Mr Rylatt: For the projects that are there, so that in times when perhaps money is short-and it goes back to Dougie's point-actually we will come out of a 30-year life with a building which is still in pretty much the same condition it was when it went in, which I think has to be a better outcome. We are locking in the financing from the front so there is no cost escalation risk in what the public sector are looking at; they have largely passed that risk to us and we have to look after labour inflation, indexation on raw materials, indexation on the different components that we are putting into building. That is all passed to us and we are only going to be successful if we manage that risk successfully. So there are obviously contras either way but I would not want you to think it was one side; I think there are definite benefits.
Chairman: Baroness Hamwee, thank you for your patience.
Q168 Baroness Hamwee: I might try yours, Chairman, by asking if I could ask a very brief question which is in this area arising from our witnesses' written evidence. There is reference in it to the momentum that has been achieved by the Brent, Harrow and Hillingdon LIFT company and the health sector, I take it. Can I understand a little better why you think that has succeeded? Is it simply that the same group of people are getting experience under their belts, undertaking a number of projects or what?
Ms Anderson: It is partly that. I think the LIFT experience is an interesting one but I would also say that the whole Building Schools for the Future initiative has been one where because you have a group of people who have learned from experience, who are benchmarking themselves and helping transfer good practice-and I would commend Partnerships for Schools in this instance as an organisation that has been open to constructive criticism and in fact the CBI has been pretty critical over the years but we have had a dialogue with them in order to improve what was at one stage a pretty cumbersome process. So we are not saying either LIFT or indeed Building Schools for the Future are perfect, but I think what they have demonstrated, because they have had experience that they have been able to improve policies and processes, is they have been able to cut down, for example, on procurement times and they have been able to share good experience. What I would say in terms of some of the LIFT schemes that I have seen-and I, for example, went up to Brierley Hill to see a health centre project that was being delivered by Carillion-was that they had factored in very much this flexibility to respond to changing needs.
Q169 Baroness Hamwee: I do not mean to be rude, but we have heard that sort of benefit. What I am trying to get at is why there is a difference here between PFI and the traditional public sector because reading these paragraphs in your written evidence it seemed to me that this was experience being gained among people who were working in the traditional public sector. I cannot see where the distinction is.
Ms Anderson: It was a PFI initiative so clearly the skills of the public sector employees are about how do we deliver difficult projects in areas of high social deprivation where health needs are changing, so it is a complex procurement where you do have effective collaboration between the private and the public sectors as part of a PFI initiative.
Q170 Baroness Hamwee: Perhaps I have too much local authority experience and loyalty. I want to go on to the question about renegotiation of contracts.
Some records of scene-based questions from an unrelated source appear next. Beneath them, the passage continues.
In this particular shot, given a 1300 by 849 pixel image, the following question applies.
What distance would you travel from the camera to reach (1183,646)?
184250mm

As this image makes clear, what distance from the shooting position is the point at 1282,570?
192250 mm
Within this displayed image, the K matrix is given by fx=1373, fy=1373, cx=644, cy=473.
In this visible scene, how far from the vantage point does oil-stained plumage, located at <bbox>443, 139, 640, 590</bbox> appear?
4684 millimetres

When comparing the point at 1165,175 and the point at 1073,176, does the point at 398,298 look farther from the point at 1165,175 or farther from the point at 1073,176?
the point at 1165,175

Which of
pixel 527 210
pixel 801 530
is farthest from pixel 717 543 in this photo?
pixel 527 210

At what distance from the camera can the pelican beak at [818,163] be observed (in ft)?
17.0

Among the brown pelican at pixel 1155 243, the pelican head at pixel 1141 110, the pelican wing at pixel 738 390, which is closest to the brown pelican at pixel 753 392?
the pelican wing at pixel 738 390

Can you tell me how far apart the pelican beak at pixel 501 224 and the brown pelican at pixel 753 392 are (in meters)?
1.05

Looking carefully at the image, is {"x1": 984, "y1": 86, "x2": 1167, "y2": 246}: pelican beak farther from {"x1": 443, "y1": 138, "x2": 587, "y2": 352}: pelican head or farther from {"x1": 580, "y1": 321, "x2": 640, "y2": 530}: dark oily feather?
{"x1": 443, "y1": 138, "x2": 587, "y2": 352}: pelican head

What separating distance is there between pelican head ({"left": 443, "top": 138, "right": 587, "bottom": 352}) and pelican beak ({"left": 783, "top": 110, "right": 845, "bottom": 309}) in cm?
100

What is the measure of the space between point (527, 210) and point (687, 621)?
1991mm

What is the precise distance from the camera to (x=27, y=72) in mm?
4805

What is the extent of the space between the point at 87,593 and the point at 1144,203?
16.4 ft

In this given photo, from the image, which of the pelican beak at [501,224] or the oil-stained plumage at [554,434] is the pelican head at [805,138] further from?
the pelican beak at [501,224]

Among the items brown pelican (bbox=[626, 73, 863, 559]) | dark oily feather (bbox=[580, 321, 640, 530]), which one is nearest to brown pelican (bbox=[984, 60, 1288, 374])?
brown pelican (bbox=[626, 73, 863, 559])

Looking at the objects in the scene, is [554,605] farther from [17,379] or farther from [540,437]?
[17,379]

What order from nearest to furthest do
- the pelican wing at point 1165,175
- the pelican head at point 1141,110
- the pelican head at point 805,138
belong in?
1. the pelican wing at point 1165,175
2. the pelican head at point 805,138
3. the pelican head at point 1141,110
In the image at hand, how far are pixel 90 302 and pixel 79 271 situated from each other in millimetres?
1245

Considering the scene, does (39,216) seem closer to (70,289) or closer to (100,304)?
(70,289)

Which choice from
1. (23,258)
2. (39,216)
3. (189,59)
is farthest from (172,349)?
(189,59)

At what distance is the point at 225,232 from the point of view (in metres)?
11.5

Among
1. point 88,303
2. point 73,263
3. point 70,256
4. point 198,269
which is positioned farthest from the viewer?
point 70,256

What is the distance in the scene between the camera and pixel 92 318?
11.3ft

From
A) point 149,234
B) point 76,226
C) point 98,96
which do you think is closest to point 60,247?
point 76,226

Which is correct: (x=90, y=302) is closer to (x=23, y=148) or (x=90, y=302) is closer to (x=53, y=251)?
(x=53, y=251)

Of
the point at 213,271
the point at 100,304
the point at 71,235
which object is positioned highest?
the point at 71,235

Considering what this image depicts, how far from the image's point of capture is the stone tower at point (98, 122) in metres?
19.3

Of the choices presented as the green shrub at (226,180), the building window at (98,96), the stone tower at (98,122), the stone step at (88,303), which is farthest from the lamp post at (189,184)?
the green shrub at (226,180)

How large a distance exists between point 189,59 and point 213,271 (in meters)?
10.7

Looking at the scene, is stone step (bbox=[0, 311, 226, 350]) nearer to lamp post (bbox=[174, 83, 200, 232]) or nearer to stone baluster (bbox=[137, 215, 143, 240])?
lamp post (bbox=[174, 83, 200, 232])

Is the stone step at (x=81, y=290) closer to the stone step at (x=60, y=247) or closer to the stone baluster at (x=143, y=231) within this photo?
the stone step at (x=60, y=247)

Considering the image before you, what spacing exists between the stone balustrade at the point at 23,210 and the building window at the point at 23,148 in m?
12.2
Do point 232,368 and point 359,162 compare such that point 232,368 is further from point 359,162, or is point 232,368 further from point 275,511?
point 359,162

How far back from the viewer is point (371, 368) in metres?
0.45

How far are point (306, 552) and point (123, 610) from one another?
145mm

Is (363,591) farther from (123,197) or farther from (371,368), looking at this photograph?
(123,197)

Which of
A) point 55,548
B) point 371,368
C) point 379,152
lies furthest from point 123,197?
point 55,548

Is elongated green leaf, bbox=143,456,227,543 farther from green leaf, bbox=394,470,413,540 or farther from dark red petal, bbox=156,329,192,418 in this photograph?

You have said in your evidence that PFI can support variations to project specifications, and this rather takes up the point I think that Lord Forsyth was making. How is it that it is more amenable to that without the sort of cushion to which he referred?
Mr Sutherland: Do you mean in renegotiations because there is trouble or renegotiations because you want to add something to a variation to a project?
Baroness Hamwee: Your evidence is about variations but one would be interested in both.